イタリアUniversity of Bari Aldo MoroのGiorginoら(ACHIEVE-5)は、インスリングラルギンで血糖コントロール不十分な546名の成人患者を対象に、1日1回投与の経口非ペプチド型GLP-1受容体作動薬orforglipronの有効性・安全性を検証するRCTを実施した。
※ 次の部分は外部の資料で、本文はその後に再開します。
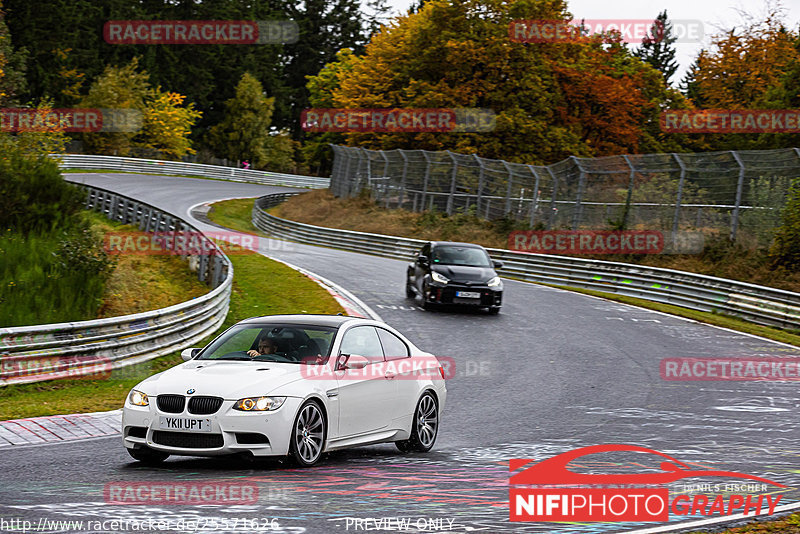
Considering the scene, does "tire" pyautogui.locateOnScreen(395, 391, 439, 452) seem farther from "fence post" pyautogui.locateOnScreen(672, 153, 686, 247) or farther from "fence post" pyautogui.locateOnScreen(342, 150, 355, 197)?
"fence post" pyautogui.locateOnScreen(342, 150, 355, 197)

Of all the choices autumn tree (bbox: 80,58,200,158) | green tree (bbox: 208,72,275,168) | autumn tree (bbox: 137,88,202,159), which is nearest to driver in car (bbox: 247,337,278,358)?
autumn tree (bbox: 80,58,200,158)

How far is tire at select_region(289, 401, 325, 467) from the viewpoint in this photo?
8469 millimetres


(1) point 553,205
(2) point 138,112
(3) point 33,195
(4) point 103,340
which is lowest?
(4) point 103,340

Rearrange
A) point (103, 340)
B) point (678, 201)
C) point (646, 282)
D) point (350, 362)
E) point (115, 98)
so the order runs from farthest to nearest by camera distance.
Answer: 1. point (115, 98)
2. point (678, 201)
3. point (646, 282)
4. point (103, 340)
5. point (350, 362)

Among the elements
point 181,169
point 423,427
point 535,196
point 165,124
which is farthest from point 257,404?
point 165,124

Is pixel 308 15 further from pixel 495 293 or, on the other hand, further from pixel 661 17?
pixel 495 293

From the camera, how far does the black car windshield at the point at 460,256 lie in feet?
80.5

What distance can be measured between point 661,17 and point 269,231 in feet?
298

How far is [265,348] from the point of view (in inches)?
374

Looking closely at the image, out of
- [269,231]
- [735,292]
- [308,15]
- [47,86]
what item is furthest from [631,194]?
[308,15]

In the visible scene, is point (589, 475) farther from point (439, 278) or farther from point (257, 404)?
point (439, 278)

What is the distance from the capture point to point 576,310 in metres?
24.8

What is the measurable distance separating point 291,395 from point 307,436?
465mm

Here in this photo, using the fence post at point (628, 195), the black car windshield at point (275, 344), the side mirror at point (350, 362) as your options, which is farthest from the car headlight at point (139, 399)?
the fence post at point (628, 195)
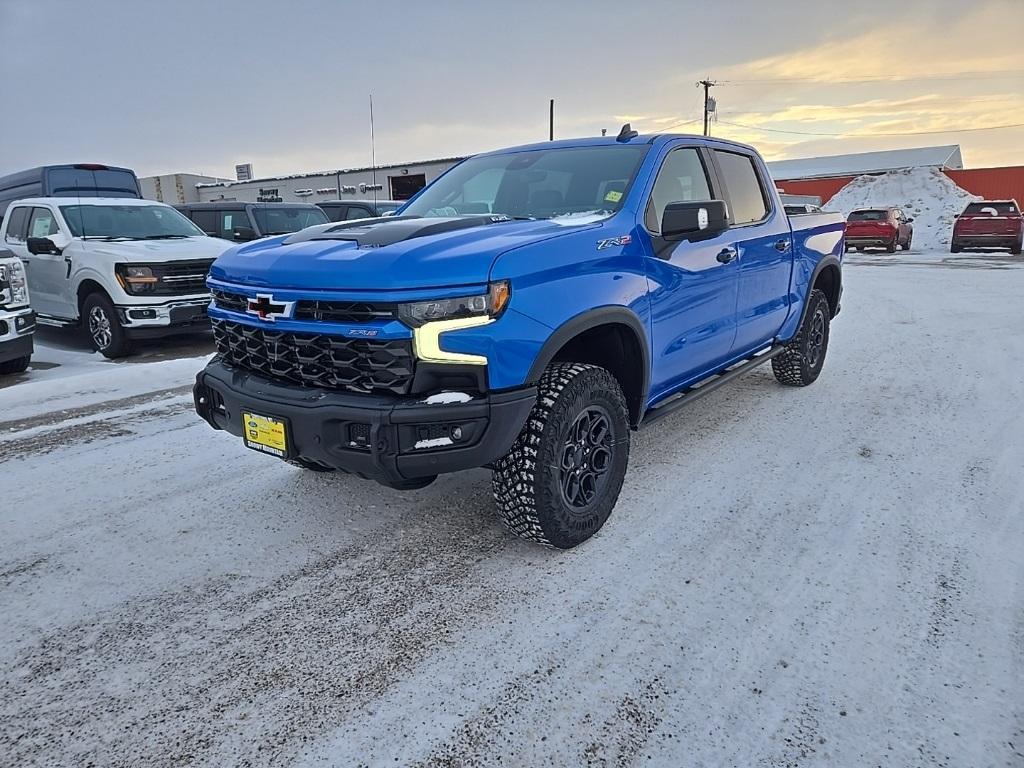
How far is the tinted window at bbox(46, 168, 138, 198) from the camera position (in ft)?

一次アウトカムは、ベースラインから40週目までのHbA1c平均変化量であった。
結論
Orforglipronの一次アウトカム効果を認めた:12 mgで−1.88% vs. プラセボ−0.79%。また、平均体重変化率は12 mg群(プラセボ群は0.2%)であり、低血糖リスクを増加させることなく、血糖値と体重を低減させた。
評価
4月にFDA承認された注目の経口GLP-1受容体作動薬を、インスリンにアドオン使用する試みで、成功した。特に、インスリン単独で生じやすい体重増加を相殺し、低血糖につながりうるインスリン増量を抑えた点が評価される。一方、治験特有の標準化されたインスリン調整アルゴリズムが実臨床に一般化できない可能性や、40週間という比較的短い試験期間、持続血糖測定(CGM)が導入されていない点などの限界もあり、長期的安全性の確認が必要である。